The Australian spearhead believes he still has it in him to carry on playing cricket © Getty Images
The Australian spearhead believes he still has it in him to carry on playing cricket © Getty Images

Two games into his comeback since retiring from international cricket last November, Mitchell Johnson was dropped by the Kings XI Punjab hierarchy, and has played only other match hence. As it turns out, it’s exactly what the Australian needed after a longer than expected return to his fire-breathing ways. “It took two weeks to get the real desire. I thought I had it, I felt really good with the ball in my hand, but I probably wasn’t quite there until two weeks into the tournament. “Some of the net sessions I’ve been bowling I’ve had guys not come into my net because I’ve been pretty fired up. I hit ‘Maxi, his Australian teammate, Glenn Maxwell, in the thumb in Hyderabad.

“I actually told him not to come into my net because I had just been told I got dropped. I said don’t come into my net, mate, I’m not in the mood. No-one else was coming into the net and he came in, I had just bowled to one of our young guys, Manan Vohra, who I gave an absolute barrage to. Then Maxi came in, three balls later he’s backed away to try to cut me and I just followed him and hit him on the thumb. Not that I was trying to intentionally hit him but I just followed him.

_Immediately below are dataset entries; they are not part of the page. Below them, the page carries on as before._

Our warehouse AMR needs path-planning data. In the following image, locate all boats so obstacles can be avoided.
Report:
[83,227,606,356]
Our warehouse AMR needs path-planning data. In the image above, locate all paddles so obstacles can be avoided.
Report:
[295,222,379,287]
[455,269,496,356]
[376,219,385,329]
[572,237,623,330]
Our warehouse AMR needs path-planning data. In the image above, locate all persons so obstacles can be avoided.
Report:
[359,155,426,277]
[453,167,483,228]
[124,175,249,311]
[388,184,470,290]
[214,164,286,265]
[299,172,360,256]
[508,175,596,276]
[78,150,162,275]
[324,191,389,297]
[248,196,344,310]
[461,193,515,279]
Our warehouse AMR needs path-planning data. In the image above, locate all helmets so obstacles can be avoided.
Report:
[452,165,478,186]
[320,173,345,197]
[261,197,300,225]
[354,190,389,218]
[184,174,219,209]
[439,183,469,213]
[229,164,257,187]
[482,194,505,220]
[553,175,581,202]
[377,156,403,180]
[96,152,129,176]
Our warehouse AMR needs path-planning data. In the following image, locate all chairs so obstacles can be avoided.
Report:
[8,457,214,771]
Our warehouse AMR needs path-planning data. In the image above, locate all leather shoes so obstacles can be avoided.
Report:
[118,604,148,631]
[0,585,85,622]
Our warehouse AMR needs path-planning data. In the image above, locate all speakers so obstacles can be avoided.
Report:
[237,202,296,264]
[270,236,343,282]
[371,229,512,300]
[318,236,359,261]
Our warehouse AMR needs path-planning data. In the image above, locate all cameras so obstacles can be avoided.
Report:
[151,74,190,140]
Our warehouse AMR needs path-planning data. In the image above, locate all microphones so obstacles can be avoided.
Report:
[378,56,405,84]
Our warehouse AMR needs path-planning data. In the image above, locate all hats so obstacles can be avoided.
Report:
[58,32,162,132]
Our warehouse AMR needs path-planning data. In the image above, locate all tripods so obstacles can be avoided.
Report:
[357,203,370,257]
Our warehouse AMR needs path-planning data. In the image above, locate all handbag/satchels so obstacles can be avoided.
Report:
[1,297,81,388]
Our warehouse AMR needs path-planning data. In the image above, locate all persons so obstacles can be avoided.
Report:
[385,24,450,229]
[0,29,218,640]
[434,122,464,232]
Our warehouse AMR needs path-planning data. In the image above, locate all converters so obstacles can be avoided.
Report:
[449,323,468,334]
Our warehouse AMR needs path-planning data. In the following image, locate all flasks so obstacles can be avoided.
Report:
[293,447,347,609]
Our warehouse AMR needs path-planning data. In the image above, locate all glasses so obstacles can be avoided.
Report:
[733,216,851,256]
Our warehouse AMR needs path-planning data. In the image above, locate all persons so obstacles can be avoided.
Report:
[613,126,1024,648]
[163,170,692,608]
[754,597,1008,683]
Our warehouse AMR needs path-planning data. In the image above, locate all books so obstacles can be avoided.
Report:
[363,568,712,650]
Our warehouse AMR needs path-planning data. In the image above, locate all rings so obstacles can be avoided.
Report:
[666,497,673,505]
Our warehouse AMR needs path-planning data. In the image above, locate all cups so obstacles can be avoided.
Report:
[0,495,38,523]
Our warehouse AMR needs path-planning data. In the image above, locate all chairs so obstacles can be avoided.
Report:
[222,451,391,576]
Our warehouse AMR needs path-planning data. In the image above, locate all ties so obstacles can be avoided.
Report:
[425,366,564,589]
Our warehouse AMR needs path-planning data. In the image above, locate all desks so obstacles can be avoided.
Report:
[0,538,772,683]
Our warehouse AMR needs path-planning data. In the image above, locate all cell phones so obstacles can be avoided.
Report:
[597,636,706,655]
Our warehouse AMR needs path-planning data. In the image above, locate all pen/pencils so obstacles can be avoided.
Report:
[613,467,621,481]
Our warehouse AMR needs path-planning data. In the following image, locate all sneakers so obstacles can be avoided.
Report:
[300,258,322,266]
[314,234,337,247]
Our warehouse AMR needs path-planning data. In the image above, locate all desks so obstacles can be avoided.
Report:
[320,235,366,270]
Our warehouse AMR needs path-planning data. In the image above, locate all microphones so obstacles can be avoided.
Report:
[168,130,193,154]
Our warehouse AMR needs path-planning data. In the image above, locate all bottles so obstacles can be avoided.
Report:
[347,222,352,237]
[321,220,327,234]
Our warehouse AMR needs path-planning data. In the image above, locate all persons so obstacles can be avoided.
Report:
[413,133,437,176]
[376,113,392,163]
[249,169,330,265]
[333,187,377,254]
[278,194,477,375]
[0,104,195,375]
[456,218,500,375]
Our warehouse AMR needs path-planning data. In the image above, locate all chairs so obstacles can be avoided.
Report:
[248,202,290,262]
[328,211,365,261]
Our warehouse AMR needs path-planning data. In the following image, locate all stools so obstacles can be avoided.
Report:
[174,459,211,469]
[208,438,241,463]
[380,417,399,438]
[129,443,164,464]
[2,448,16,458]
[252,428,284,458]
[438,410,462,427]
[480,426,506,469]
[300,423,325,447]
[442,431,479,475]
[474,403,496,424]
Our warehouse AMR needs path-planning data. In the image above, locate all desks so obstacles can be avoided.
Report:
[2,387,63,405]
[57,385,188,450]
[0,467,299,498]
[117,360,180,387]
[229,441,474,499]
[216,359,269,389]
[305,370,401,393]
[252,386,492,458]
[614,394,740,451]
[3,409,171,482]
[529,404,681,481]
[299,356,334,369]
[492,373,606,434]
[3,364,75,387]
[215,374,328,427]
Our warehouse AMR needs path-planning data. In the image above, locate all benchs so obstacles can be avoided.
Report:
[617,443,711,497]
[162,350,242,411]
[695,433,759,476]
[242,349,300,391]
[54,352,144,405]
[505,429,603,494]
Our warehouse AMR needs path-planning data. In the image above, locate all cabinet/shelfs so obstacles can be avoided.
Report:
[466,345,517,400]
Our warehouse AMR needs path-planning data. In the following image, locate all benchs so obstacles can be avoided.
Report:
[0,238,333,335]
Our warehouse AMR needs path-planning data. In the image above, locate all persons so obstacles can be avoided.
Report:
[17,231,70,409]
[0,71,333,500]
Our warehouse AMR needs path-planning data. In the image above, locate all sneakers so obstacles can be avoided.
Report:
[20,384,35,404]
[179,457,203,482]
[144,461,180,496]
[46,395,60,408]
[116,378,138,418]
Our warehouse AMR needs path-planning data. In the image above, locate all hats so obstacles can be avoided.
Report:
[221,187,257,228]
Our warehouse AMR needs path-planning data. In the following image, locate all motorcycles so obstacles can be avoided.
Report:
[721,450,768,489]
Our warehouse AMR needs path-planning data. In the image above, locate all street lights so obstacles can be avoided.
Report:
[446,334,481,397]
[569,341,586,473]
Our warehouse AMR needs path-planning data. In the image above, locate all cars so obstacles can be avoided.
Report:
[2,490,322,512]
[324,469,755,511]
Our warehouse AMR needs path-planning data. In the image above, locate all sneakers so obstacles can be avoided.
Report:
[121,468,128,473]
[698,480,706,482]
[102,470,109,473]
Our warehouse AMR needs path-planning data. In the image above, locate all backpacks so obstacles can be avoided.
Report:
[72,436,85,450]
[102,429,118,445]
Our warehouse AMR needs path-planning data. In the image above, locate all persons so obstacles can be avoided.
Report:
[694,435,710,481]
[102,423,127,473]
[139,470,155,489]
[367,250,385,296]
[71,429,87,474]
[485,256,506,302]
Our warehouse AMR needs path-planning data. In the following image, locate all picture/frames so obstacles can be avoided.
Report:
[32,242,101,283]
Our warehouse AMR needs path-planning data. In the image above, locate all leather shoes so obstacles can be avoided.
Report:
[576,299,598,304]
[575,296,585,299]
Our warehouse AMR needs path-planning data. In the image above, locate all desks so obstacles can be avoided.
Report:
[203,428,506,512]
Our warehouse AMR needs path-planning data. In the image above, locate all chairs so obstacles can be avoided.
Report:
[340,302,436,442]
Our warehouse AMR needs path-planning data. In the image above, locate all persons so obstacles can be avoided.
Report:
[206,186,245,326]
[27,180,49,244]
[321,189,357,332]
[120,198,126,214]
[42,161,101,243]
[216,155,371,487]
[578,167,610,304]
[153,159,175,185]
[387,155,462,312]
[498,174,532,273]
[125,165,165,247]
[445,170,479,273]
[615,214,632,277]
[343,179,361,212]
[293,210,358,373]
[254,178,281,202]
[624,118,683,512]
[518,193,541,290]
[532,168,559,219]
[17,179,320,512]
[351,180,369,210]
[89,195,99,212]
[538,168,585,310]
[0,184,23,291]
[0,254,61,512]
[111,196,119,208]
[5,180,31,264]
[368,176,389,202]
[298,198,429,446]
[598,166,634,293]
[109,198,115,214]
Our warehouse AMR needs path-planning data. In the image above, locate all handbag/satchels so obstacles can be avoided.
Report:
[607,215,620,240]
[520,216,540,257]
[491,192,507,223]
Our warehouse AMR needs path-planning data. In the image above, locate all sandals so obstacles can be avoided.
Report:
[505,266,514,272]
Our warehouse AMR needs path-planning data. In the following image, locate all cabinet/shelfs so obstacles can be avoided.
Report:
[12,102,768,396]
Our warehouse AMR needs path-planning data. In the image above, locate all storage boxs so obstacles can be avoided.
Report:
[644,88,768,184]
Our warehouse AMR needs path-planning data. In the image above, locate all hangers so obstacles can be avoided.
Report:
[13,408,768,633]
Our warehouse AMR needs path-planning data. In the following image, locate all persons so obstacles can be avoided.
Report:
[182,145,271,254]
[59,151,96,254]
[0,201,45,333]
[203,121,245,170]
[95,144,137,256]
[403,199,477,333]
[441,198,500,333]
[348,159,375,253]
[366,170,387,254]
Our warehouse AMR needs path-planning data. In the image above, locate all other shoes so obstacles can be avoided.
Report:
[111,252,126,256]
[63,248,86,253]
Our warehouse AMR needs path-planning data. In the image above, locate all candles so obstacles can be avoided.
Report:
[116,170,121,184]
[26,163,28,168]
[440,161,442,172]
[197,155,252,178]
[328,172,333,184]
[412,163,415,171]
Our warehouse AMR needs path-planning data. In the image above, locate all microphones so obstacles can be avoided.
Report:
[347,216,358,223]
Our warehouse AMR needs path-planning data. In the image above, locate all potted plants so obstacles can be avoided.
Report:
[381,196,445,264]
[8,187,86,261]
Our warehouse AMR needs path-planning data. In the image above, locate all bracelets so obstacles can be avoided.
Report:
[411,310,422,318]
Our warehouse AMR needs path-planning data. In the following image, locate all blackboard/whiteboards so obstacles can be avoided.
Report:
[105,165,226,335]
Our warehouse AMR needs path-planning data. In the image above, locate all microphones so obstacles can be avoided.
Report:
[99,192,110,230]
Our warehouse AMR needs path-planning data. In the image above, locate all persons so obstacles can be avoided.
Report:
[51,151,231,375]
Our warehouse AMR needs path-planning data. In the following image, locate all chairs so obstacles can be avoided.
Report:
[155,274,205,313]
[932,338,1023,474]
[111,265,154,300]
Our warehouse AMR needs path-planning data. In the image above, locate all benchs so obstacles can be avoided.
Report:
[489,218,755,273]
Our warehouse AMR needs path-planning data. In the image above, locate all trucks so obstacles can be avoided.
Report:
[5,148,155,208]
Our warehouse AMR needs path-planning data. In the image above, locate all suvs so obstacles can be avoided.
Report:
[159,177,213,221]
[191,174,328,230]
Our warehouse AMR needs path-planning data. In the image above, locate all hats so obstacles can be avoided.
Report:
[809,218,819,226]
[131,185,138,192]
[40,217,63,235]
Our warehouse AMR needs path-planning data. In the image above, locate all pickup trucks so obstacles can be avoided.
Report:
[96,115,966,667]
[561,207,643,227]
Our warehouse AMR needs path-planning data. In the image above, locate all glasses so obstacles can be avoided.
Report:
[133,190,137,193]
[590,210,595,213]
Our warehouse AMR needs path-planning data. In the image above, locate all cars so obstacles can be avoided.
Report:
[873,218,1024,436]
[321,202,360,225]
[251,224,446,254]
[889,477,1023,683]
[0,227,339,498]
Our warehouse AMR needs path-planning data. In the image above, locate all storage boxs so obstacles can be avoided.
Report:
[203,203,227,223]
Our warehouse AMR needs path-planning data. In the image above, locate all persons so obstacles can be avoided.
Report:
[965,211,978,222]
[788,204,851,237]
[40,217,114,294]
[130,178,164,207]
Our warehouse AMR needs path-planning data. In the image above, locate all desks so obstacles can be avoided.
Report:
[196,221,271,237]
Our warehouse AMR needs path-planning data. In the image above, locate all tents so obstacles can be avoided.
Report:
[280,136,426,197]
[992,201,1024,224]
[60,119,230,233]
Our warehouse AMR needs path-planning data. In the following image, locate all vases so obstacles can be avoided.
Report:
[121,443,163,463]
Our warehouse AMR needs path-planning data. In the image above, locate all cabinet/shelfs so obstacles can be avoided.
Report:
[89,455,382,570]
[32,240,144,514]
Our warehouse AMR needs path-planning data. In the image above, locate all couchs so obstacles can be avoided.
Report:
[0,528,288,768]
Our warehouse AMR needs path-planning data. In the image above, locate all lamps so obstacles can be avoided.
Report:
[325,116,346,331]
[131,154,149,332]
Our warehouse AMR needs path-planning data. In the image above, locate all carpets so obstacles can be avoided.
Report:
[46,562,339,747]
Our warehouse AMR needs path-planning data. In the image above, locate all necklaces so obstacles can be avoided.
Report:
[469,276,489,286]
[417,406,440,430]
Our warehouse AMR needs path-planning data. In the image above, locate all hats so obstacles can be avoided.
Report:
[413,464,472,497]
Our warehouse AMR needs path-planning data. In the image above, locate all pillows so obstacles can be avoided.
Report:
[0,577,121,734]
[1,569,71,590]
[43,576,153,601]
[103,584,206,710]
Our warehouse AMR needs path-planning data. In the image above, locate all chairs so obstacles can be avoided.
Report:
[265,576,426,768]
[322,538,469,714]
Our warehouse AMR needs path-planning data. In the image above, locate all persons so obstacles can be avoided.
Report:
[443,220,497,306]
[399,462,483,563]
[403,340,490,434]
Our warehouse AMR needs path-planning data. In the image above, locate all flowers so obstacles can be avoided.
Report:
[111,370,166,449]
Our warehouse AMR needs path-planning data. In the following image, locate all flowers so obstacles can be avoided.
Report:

Definitely the fire is there. It just took two weeks longer than I wanted it to, he told to the cricket.com.au in Chandigarh.

Johnson wasn’t the only one noticing his initial IPL slump. His former Queensland Bulls paceman and Punjab bowling coach, Joe Dawes, had a surprising solution to get his spearhead’s mind back in the game as he suggested slapping him before the match to ignite the fire inside him.

Five-months past his retirement, the jet lag he suffered in those final moments as an international cricketer still lingered on in India. He soon realized that the extreme pace and the hostile bounce were not that effective.

Speaking about his life after retirement, he stated,” “I think when I finished I mellowed out a bit. Even towards the end, I felt a bit too ‘matey’ on the field and didn’t really get into the contest.  I didn’t really get into the contest at the start of this tournament. That’s where I’ve noticed a difference two weeks in, I’ve got into the contest in the nets, just need to get out there and play.  That’s what I do miss the most and that’s what annoyed me the most as well at the end of my career, because that was starting to get pushed away a bit. Umpires were getting involved, that was one thing that really bothered me a little bit because that was part of the game for me and some others as well. That’s how I always played it. You play on skill but you pick certain guys to have a crack at. That’s what I love, that’s what makes it exciting for me.  It’s not just run and bowl, walk back to you mark, run in and bowl, do the same thing. You’ve got to get in the contest. That to me is still having desire and still wanting to play.”

This desire could well bring him back to debut at the KFC Big Bash League debut. “I had a chat with Watto (former teammate and close friend Shane Watson) last night (in Mohali on Monday) and he keeps saying ‘you’ve got to play, it’s really good, and it’s good fun’. I still haven’t made a decision yet, but I think if I do it will be with the Scorchers. It’s still a discussion that I need to have with my wife Jess and have a chat with JL (Scorchers coach Justin Langer) when I get back as well and see if they can fit me in.  If I have that same desire I’ve had after that first two weeks here, having that same focus, I’m pretty keen to play. I just want to play cricket.”